Monologue d’Edward Norton sur la surconsommation.
 

 La consommation et l’acquisition constante vont très bien avec la pensée qu’une personne vivra toujours, et, dans son film, Cronenberg fait usage de ces deux mythes qui sont au centre de la vie américaine. En quittant son nid familial particulièrement malsain, Tom s’embarque dans une petite vie des plus ordinaires où par l’acquisition notamment d’une maison, d’une famille et d’une femme. Il a l’impression qu’il pourra continuer de vivre éternellement, en totale opposition avec son autre personnalité, Joey, qui vivait dans le présent. Il se réconforte dans cette consommation de masse, dans la conformité qu’elle apporte puisque cela fait de lui un Américain moyen et non plus un tueur mafioso. Lorsqu’on viendra le lui arracher par contre, il ne pourra faire autrement que réagir et user de violence pour protéger ce besoin d’acquérir toujours plus. Plus de bonheur avec les siens, plus de tranquillité. Pour lui, c’est rassurant de se retrouver avec des objets typiques des familles normales, cela le garde calme en quelque sorte.
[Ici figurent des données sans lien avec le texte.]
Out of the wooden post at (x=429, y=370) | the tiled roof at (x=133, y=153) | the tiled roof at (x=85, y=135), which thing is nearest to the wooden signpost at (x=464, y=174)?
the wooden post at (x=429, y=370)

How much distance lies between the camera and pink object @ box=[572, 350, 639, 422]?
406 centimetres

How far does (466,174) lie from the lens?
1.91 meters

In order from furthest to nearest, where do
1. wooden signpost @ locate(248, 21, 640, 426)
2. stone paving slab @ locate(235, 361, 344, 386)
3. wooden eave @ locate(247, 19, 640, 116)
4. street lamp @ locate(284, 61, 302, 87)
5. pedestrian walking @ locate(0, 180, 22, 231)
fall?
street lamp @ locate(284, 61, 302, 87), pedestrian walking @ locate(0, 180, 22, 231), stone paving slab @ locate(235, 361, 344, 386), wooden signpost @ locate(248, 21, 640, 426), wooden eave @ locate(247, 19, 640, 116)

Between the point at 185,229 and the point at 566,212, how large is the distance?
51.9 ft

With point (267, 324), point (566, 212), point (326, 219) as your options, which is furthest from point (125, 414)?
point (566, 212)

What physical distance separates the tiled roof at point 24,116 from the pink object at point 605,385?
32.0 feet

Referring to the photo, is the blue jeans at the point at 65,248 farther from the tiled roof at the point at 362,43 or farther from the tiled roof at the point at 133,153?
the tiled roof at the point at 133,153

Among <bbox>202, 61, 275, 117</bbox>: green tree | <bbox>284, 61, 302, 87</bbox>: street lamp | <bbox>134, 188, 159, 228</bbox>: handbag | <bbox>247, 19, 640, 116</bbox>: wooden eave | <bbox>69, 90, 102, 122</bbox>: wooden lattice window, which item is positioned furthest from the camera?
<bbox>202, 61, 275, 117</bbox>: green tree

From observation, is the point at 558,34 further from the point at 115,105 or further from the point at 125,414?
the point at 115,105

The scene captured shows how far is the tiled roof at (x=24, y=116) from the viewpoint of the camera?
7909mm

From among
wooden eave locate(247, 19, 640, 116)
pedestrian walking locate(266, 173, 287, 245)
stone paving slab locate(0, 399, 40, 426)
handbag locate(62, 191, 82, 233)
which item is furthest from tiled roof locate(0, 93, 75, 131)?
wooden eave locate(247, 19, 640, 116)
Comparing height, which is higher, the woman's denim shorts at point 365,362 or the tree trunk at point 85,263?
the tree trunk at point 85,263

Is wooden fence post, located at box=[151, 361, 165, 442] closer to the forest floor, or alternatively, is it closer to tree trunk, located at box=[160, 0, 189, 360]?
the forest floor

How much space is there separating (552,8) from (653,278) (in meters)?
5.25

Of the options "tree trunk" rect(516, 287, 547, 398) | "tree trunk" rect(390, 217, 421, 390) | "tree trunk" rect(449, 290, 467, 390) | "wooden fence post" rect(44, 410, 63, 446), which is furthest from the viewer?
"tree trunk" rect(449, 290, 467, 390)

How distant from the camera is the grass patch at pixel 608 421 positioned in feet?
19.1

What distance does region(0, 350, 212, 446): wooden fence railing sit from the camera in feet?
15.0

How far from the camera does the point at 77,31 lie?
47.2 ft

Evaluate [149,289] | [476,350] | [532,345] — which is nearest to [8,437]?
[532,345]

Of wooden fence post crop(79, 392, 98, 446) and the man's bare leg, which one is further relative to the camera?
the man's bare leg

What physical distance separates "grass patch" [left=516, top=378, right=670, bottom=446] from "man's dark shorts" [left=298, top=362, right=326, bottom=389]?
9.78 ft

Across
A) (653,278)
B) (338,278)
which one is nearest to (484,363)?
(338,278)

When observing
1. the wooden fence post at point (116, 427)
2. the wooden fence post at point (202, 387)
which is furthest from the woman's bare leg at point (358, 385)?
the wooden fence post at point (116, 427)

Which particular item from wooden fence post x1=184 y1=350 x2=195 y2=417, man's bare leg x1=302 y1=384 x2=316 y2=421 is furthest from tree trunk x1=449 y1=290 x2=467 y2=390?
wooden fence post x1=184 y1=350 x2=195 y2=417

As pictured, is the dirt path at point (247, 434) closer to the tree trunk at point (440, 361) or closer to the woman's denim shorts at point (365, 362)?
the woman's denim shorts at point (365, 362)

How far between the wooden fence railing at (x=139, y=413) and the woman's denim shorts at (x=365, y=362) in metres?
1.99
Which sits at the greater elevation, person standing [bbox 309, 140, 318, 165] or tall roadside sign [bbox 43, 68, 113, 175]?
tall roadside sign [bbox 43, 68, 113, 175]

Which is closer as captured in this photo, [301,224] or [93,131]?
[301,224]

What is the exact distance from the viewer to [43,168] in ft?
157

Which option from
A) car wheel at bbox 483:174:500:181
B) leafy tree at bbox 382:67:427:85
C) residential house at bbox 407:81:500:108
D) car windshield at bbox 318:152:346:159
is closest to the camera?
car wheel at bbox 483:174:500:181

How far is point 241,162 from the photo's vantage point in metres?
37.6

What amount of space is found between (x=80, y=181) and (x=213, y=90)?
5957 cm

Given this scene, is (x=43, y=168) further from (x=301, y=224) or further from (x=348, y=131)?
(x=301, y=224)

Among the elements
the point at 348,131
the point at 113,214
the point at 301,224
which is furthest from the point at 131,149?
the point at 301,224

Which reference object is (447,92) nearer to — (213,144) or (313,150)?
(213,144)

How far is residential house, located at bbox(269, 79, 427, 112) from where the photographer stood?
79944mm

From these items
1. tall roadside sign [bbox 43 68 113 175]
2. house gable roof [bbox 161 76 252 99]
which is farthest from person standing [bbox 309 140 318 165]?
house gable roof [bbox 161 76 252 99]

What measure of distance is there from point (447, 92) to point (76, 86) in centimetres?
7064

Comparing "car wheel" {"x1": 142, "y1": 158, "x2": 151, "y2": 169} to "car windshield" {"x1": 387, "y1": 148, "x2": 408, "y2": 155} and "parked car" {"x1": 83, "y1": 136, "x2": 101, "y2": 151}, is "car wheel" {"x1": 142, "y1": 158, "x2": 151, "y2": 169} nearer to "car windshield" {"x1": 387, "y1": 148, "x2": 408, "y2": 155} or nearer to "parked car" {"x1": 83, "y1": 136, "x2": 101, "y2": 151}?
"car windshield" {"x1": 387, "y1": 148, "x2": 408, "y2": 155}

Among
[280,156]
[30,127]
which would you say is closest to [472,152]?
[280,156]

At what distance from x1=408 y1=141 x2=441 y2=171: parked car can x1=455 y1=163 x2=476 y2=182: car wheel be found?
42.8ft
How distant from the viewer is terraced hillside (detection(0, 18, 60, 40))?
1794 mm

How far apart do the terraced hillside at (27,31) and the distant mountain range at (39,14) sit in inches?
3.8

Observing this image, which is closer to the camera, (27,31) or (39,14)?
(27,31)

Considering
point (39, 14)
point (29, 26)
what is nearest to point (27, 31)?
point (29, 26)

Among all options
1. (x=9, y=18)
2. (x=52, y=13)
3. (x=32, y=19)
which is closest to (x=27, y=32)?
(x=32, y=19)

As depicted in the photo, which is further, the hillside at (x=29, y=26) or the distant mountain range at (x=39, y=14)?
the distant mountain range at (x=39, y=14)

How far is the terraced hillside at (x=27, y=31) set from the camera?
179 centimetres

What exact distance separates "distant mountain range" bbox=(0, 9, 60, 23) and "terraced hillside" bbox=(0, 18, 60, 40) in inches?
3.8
C’est pour cette raison que quand son frère envoie les deux tueurs pour s’attaquer aux siens, il redeviendra Joey qui n’a jamais connu le bonheur d’être normal.  C’est un pamphlet virulent contre la société de consommation et l’état d’esprit de l’Homme : où la violence s’introduit peu à peu dans une vie, la meurtrit et finalement réduit l’homme aux pires actes. De ce point de vue, tout est dans le titre : la violence est le personnage principal. Pour mieux dénoncer et soutenir son propos, le réalisateur enchaîne les gros plans sur les morceaux de chair et les flaques de sang, les scènes de sexe féroces et torrides, les clichés des bagarres entre ados, etc. Par contre, en le comparant à Fight Club, on se rend bien compte que ce n’est pas le message principal. Alors que le premier est principalement une critique de société, le deuxième se sert de ce facteur pour faire apparaître un monstre caché.